**Work task 1:** Reproduce everything in the comment on meta-learning from "An important underlying" down to "breakthroughs (slower timelines)".
**Work task 2:** For each statement, give yes or no depending on whether the comment on meta-learning agrees with it, and quote the words from the comment that decide it. (a) The writer estimates roughly a 15% chance that current deep learning techniques are close to perfect. (b) Neural Architecture Search is named as part of the work in meta-learning. (c) Most published improvements make a large difference at scale.

**Page excerpt:**
━━━━━━━━━━━━━━━━━━━━━━━━━━━━━━

David Scott Krueger (formerly: capybaralet) comments on Fun with +12 OOMs of Compute

David Scott Krueger (formerly: capybaralet) 5 Mar 2021 13:50 UTC
LW: 4 AF: 3
AF
There’s a ton of work in meta-learning, including Neural Architecture Search (NAS). AIGA’s (Clune) is a paper that argues a similar POV to what I would describe here, so I’d check that out.

I’ll just say “why it would be powerful”: the promise of meta-learning is that—just like learned features outperform engineered features—learned learning algorithms will eventually outperform engineered learning algorithms. Taking the analogy seriously would suggest that the performance gap will be large—a quantitative step-change.

The upper limit we should anchor on is fully automated research. This helps illustrate how powerful this could be, since automating research could easily give many orders of magnitude speed up (e.g. just consider the physical limitation of humans manually inputting information about what experiment to run).

An important underlying question is how much room there is for improvement over current techniques. The idea that current DL techniques are pretty close to perfect (i.e. we’ve uncovered the fundamental principles of efficient learning (associated view: …and maybe DNNs are a good model of the brain)) seems too often implicit in some of the discussions around forecasting and scaling. I think it’s a real possibility, but I think it’s fairly unlikely (~15%, OTTMH). The main evidence for it is that 99% of published improvements don’t seem to make much difference in practice/at-scale.

Assuming that current methods are roughly optimal has two important implications:
- no new fundamental breakthroughs needed for AGI (faster timelines)
- no possible acceleration from fundamental algorithmic breakthroughs (slower timelines)

━━━━━━━━━━━━━━━━━━━━━━━━━━━━━━

**The data:**

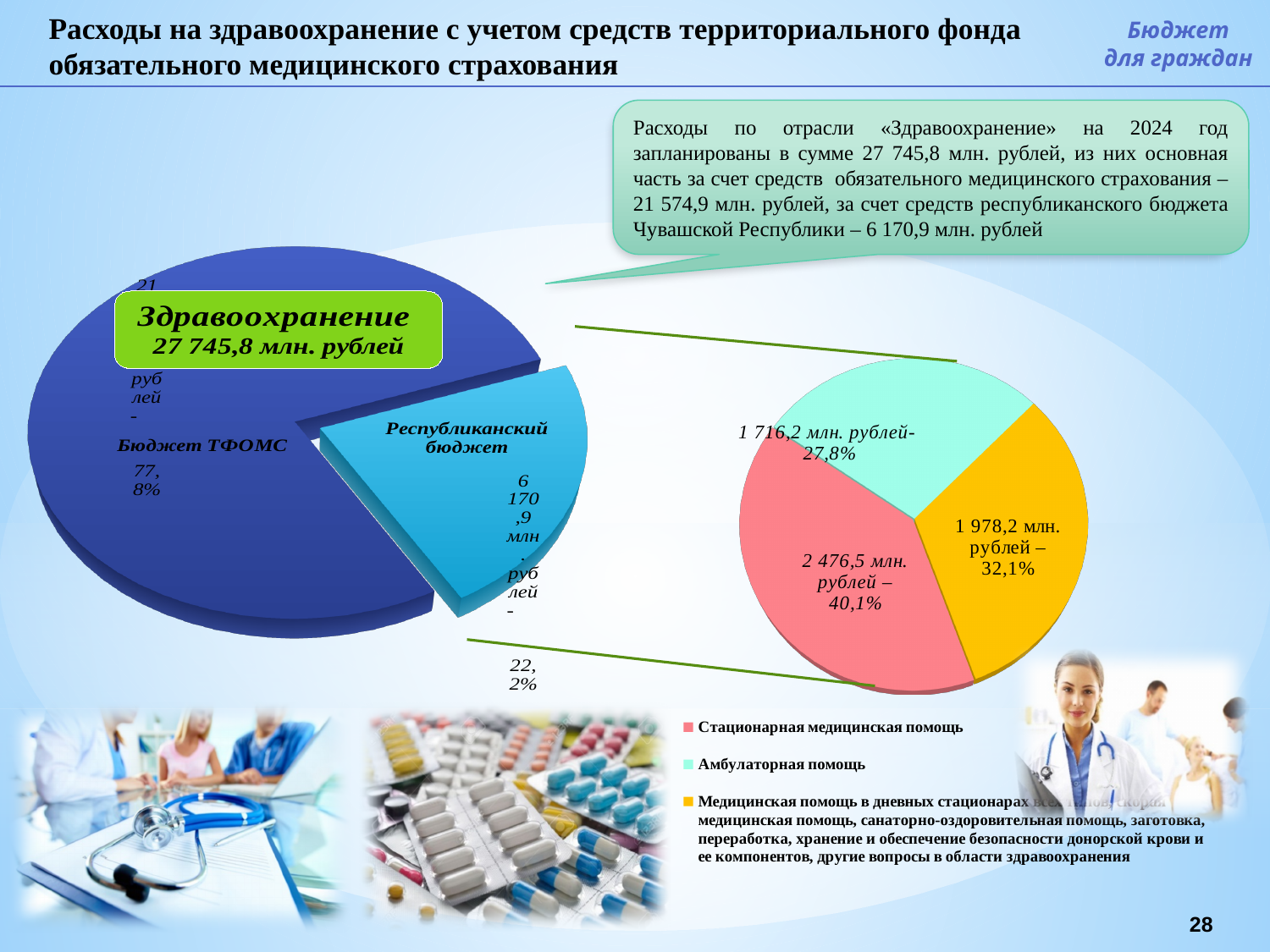
What kind of chart is the left chart on the slide? pie chart In the right pie chart, which category has the largest slice? Стационарная медицинская помощь In the left pie chart, what value in млн. рублей is shown for Республиканский бюджет? 6 170,9 млн. рублей What kind of chart is the right chart on the slide? pie chart How many slices does the right pie chart have? 3 In the left pie chart, which slice is larger: Бюджет ТФОМС or Республиканский бюджет? Бюджет ТФОМС In the left pie chart, what share is shown for Бюджет ТФОМС? 77,8% In the right pie chart, which category has the smallest slice? Амбулаторная помощь In the left pie chart, what share is shown for Республиканский бюджет? 22,2% In the right pie chart, what is the difference in percentage points between the 40,1% slice and the 32,1% slice? 8 percentage points In the right pie chart, what share is shown for Амбулаторная помощь? 27,8% In the right pie chart, what value is shown for Стационарная медицинская помощь? 2 476,5 млн. рублей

━━━━━━━━━━━━━━━━━━━━━━━━━━━━━━

**Task output 1:**
An important underlying question is how much room there is for improvement over current techniques. The idea that current DL techniques are pretty close to perfect (i.e. we’ve uncovered the fundamental principles of efficient learning (associated view: …and maybe DNNs are a good model of the brain)) seems too often implicit in some of the discussions around forecasting and scaling. I think it’s a real possibility, but I think it’s fairly unlikely (~15%, OTTMH). The main evidence for it is that 99% of published improvements don’t seem to make much difference in practice/at-scale.

Assuming that current methods are roughly optimal has two important implications:
- no new fundamental breakthroughs needed for AGI (faster timelines)
- no possible acceleration from fundamental algorithmic breakthroughs (slower timelines)

**Task output 2:**
(a) Yes: "I think it’s fairly unlikely (~15%, OTTMH)"
(b) Yes: "There’s a ton of work in meta-learning, including Neural Architecture Search (NAS)."
(c) No: "99% of published improvements don’t seem to make much difference in practice/at-scale."